About this task
Can you output the records below exactly as they are written?

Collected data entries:
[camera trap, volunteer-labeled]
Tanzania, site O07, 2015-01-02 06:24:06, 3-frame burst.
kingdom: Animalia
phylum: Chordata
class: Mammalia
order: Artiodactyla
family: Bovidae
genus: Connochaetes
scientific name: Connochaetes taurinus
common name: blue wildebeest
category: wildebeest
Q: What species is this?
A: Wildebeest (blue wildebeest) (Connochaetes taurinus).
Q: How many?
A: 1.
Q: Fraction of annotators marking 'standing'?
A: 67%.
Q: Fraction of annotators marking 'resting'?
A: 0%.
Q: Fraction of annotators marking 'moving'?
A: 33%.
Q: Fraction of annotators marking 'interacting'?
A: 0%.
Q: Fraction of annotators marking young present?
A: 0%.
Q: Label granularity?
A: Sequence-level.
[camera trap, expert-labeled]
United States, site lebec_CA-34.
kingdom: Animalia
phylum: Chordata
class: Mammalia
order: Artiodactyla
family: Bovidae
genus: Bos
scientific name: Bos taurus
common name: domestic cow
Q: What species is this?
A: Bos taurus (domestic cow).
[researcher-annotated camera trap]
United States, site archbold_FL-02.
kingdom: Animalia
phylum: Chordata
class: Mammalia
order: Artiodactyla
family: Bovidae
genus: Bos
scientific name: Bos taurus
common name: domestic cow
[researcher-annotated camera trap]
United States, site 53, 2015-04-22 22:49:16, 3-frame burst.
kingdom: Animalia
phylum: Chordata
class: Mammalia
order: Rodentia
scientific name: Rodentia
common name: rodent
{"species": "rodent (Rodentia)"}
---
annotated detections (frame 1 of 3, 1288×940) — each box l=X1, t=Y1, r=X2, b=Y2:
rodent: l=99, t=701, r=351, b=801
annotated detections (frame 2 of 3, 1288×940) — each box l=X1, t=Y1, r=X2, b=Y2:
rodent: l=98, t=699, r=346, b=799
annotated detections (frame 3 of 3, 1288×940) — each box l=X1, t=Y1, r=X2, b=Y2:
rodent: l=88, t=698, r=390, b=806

Reply to the task
[camera trap, volunteer-labeled]
Tanzania, site O07, 2015-01-02 06:24:06, 3-frame burst.
kingdom: Animalia
phylum: Chordata
class: Mammalia
order: Artiodactyla
family: Bovidae
genus: Connochaetes
scientific name: Connochaetes taurinus
common name: blue wildebeest
category: wildebeest
Q: What species is this?
A: Wildebeest (blue wildebeest) (Connochaetes taurinus).
Q: How many?
A: 1.
Q: Fraction of annotators marking 'standing'?
A: 67%.
Q: Fraction of annotators marking 'resting'?
A: 0%.
Q: Fraction of annotators marking 'moving'?
A: 33%.
Q: Fraction of annotators marking 'interacting'?
A: 0%.
Q: Fraction of annotators marking young present?
A: 0%.
Q: Label granularity?
A: Sequence-level.
[camera trap, expert-labeled]
United States, site lebec_CA-34.
kingdom: Animalia
phylum: Chordata
class: Mammalia
order: Artiodactyla
family: Bovidae
genus: Bos
scientific name: Bos taurus
common name: domestic cow
Q: What species is this?
A: Bos taurus (domestic cow).
[researcher-annotated camera trap]
United States, site archbold_FL-02.
kingdom: Animalia
phylum: Chordata
class: Mammalia
order: Artiodactyla
family: Bovidae
genus: Bos
scientific name: Bos taurus
common name: domestic cow
[researcher-annotated camera trap]
United States, site 53, 2015-04-22 22:49:16, 3-frame burst.
kingdom: Animalia
phylum: Chordata
class: Mammalia
order: Rodentia
scientific name: Rodentia
common name: rodent
{"species": "rodent (Rodentia)"}
---
annotated detections (frame 1 of 3, 1288×940) — each box l=X1, t=Y1, r=X2, b=Y2:
rodent: l=99, t=701, r=351, b=801
annotated detections (frame 2 of 3, 1288×940) — each box l=X1, t=Y1, r=X2, b=Y2:
rodent: l=98, t=699, r=346, b=799
annotated detections (frame 3 of 3, 1288×940) — each box l=X1, t=Y1, r=X2, b=Y2:
rodent: l=88, t=698, r=390, b=806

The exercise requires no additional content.